* [Task instructions]:
(a) In the passage on the CPR app, write out the part from "Researchers in Sweden" to "Journal of Medicine." again, swapping "volunteers" for "helpers".
(b) List every figure in the passage on the CPR app that is given with the word "percent" or the % sign.
**** Text provided ****
A new mobile phone app can help heart attack victims by locating CPR-trained people.
Researchers in Sweden have begun using a mobile notification system, called SMS Lifesavers, to find volunteers trained in CPR from the surrounding area to help cardiac arrest victims. CPR can be used to resuscitate people in such an emergency before first responders can arrive, potentially saving lives. The researchers recently published their findings in the New England Journal of Medicine.
App used by researchers increased number of people providing CPR by 30 percent.
According to Dr Jacob Hollenberg, cardiologist and associate professor at the Center for Resuscitation Science at the University of Gothenburg, no other method has shown as high an increase in the number of passersby providing emergency medical aid. Thanks to the effectiveness of the system, CPR was administered 62 percent of the time before an ambulance showed up, as opposed to 48 before the introduction of the app. This is important because, as determined by a larger companion study to this one, patients showed a 30-day survival rate of over ten percent when someone provided CPR, as opposed to only four percent for those not helped by bystanders. More traditional methods used throughout the world, like public mass training, are important but have been less effective in increasing CPR assistance according to Hollenberg.
App uses same kind of cell phone positioning system as friend finder apps and GPS tracking.
The SMS Lifesavers app employs the same type of positioning systems as existing friend finder apps. Once it was up and running, about 6,000 people outside the healthcare field who knew CPR began participating, with 4,000 more joining them over the length of the study. It would be relatively easy to have other versions of this app anywhere in the Western world, as long as local governments allow it.
An app like this one for the U.S. can be made, but needs government green light.
The United States government needs to provide permission for an emergency mobile app to be made before it can come to fruition. Bystanders only typically give CPR before ambulances arrive around 40% of the time in the US, and increasing that percentage could save lives. Restoring heart rhythms early can drastically reduce the time the victim spends deprived of oxygen, reducing the likelihood of permanent damage or death.
**** Extracted entries ****
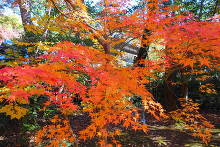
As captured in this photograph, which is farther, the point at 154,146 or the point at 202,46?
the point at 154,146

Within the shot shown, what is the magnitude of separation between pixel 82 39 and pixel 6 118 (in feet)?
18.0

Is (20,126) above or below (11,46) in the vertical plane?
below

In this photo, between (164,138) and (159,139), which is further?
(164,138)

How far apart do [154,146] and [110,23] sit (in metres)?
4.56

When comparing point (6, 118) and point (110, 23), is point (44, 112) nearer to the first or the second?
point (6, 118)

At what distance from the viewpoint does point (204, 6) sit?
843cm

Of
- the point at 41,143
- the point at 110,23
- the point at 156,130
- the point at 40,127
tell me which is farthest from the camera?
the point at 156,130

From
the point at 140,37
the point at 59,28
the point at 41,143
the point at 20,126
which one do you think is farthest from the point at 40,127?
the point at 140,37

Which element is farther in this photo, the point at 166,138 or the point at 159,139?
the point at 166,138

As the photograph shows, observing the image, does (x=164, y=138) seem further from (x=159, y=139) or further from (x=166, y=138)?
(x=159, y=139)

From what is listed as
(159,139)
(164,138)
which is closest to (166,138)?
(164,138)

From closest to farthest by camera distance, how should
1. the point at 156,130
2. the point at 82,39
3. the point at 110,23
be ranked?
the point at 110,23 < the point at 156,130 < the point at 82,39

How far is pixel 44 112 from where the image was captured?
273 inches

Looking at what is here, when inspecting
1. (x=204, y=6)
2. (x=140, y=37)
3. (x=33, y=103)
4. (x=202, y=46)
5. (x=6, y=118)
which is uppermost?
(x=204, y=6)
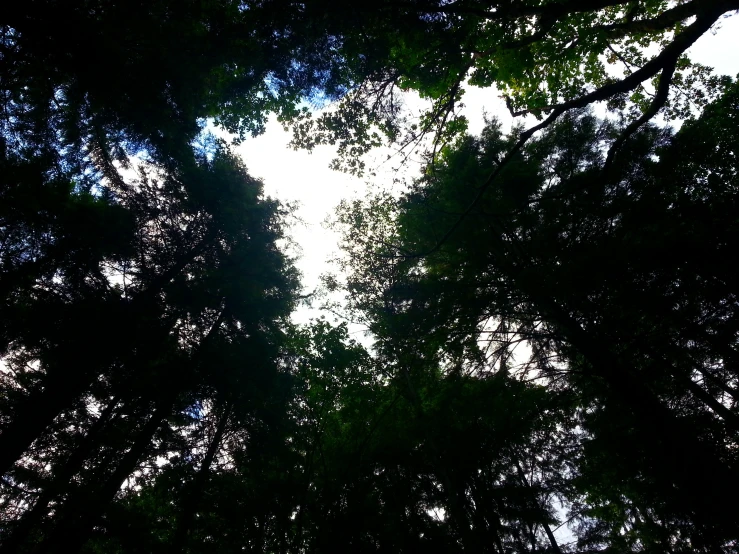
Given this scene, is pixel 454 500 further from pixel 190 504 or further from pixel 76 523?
****
* [Solution list]:
(a)
Researchers in Sweden have begun using a mobile notification system, called SMS Lifesavers, to find helpers trained in CPR from the surrounding area to help cardiac arrest victims. CPR can be used to resuscitate people in such an emergency before first responders can arrive, potentially saving lives. The researchers recently published their findings in the New England Journal of Medicine.

(b)
- 30 percent
- 62 percent
- ten percent
- four percent
- 40%